Sigh. Just stupid and wrong. Combine political correctness and no money to defend a lawsuit and this is what you get.
A so-called “After School Satan Club” proposed by the Satanic Temple of Seattle to be held at Centennial Elementary School should be allowed to proceed, an attorney hired to represent the Mount Vernon School District said.
“I think that if the school district denied that application, you would face costly litigation that would be distracting from your mission,” said Duncan Fobes of the Seattle-based law firm Patterson, Buchanan, Fobes and Leitch during a Wednesday meeting of the Mount Vernon School Board. “And would ultimately be unsuccessful.”
Fobes was hired by the district’s risk-pool insurance group to assess whether the district had legal standing to deny the temple’s application.
“We believe that it’s clear that, because the district has a policy and procedure that encourages the use of community groups to use your facilities, because you do that, you must open it to this group,” Fobes said. “You don’t have to sponsor the group, you don’t have to help the group.”
A 2001 Supreme Court ruling, Good News Bible Club vs. Milford Central School District, stated that if schools allow any organization to use school property, they must allow all organizations — religious and secular — to have access.
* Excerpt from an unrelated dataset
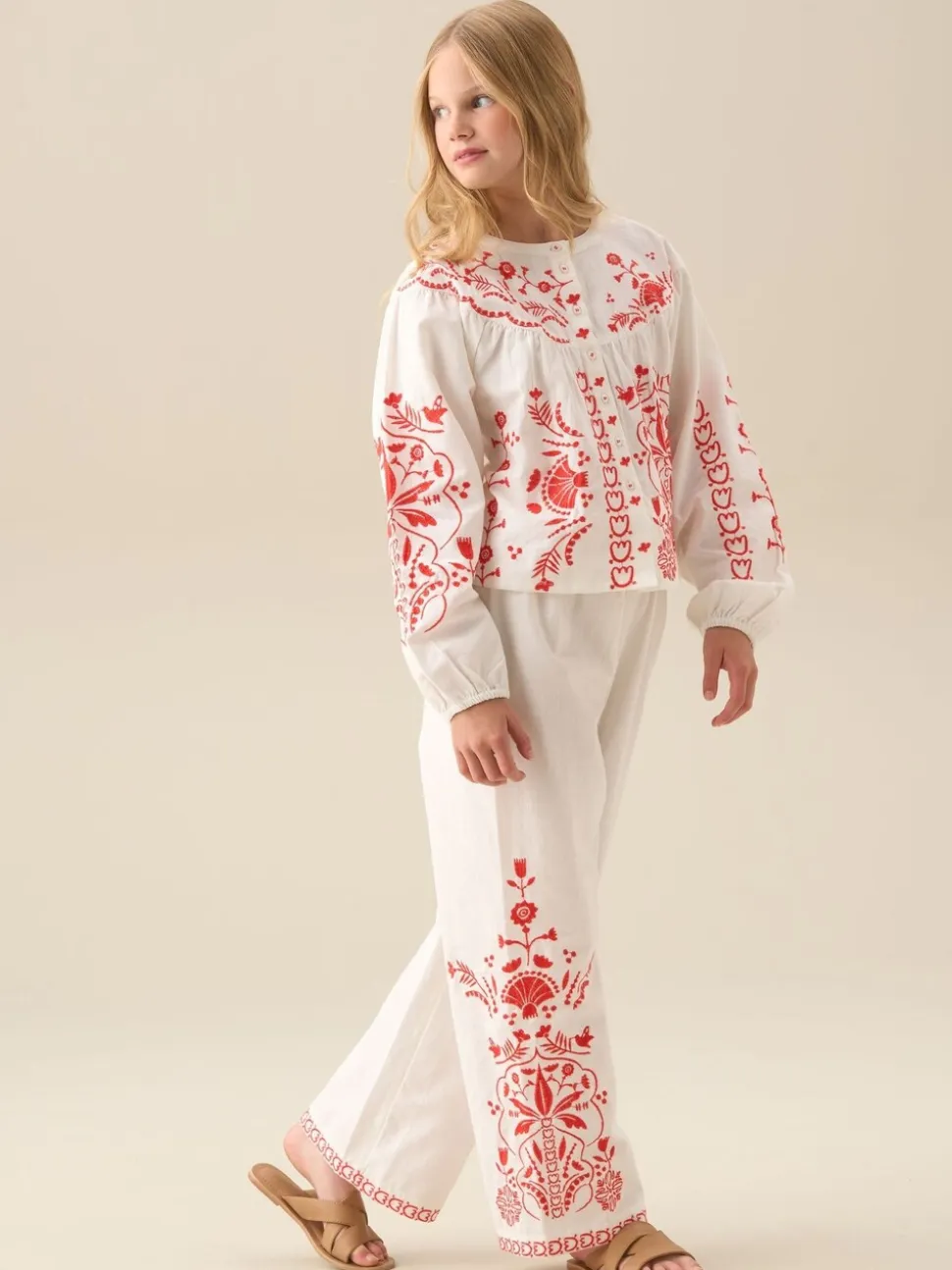 Angel & Rocket Pippa Embroidered Blouse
The Mount Vernon district is one of nine throughout the country that has been chosen by the Satanic Temple to host a pilot After School Satan Club program because the districts also host a Good News Bible Club, which is run by the Child Evangelism Fellowship.
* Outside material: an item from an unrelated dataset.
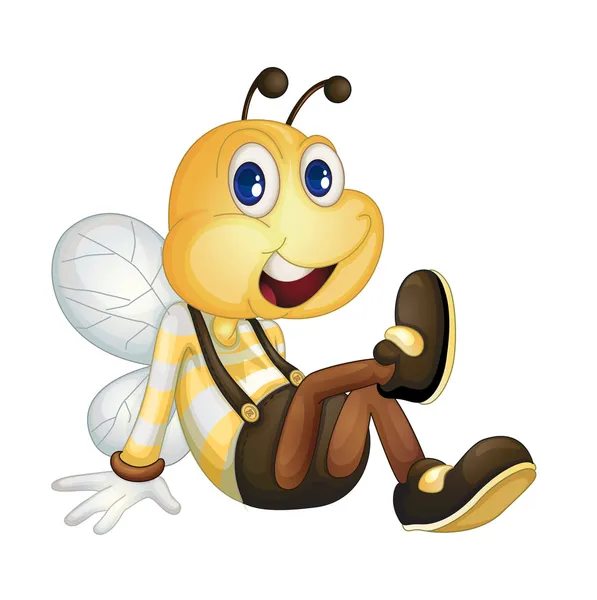 Pszczoła siedzi — Wektor stockowy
“We didn’t invite them to the school, they put our name on a website,” Centennial Principal Erwin Stroosma said. “We feel like we’re pawns in a game — someone else is manipulating us.”
The temple’s application proposes renting space at Centennial for about an hour after school one day a month during the school year.
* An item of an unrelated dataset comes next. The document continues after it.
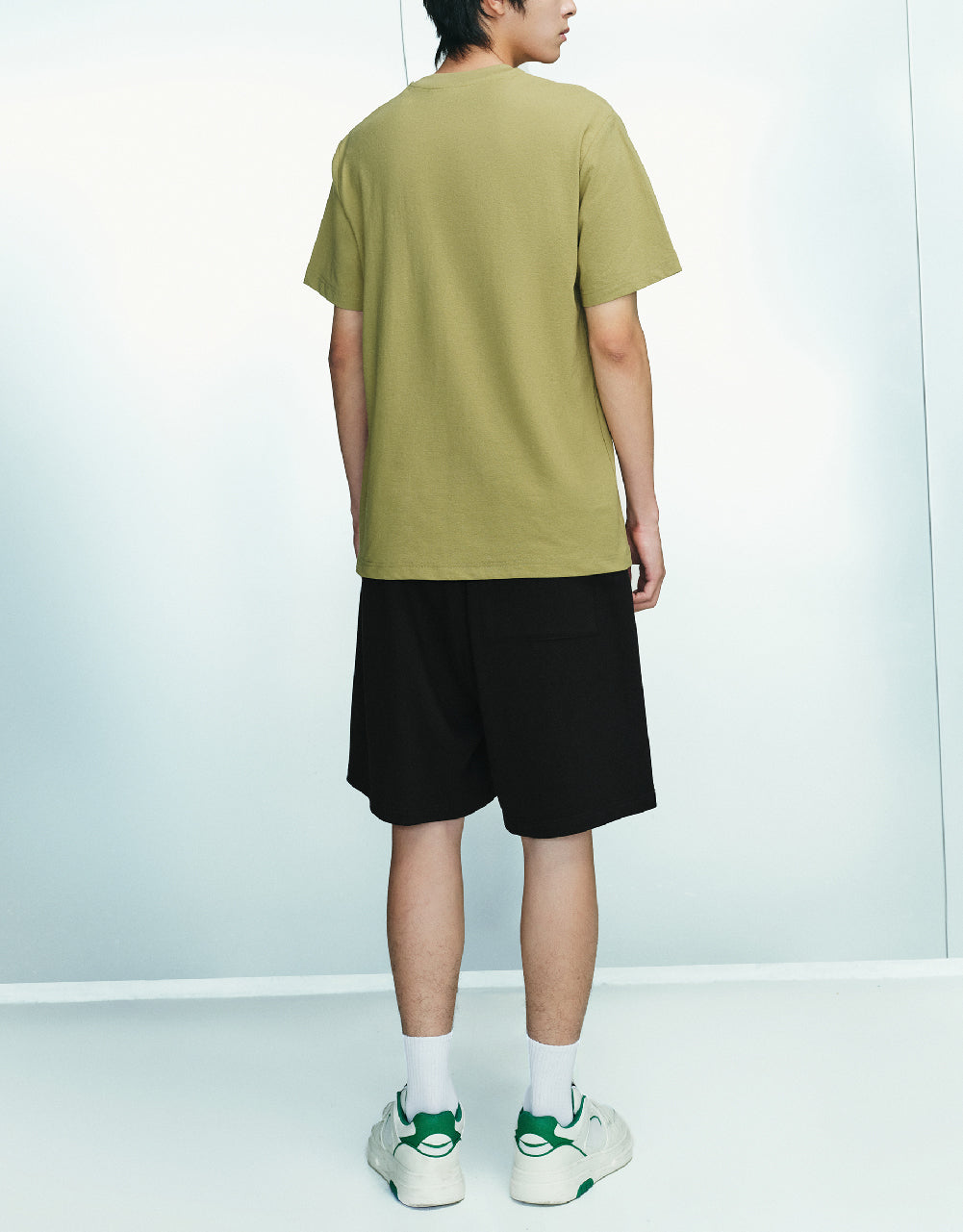 Elastic Waist Oversized Shorts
“This is going to be infectious and widespread,” said Mike Cheek, who has grandchildren in the district. “I know that if there is anything to do with Satan, it is dark and it is evil.”
When asked by a parent to raise their hands if they didn’t want the After School Satan Club to take root at Centennial, nearly every community member in attendance did so.
“They say they’re not going to teach anything bad, but we don’t know,” Moises Pacheco, whose grandchildren attend Madison Elementary, said through a translator.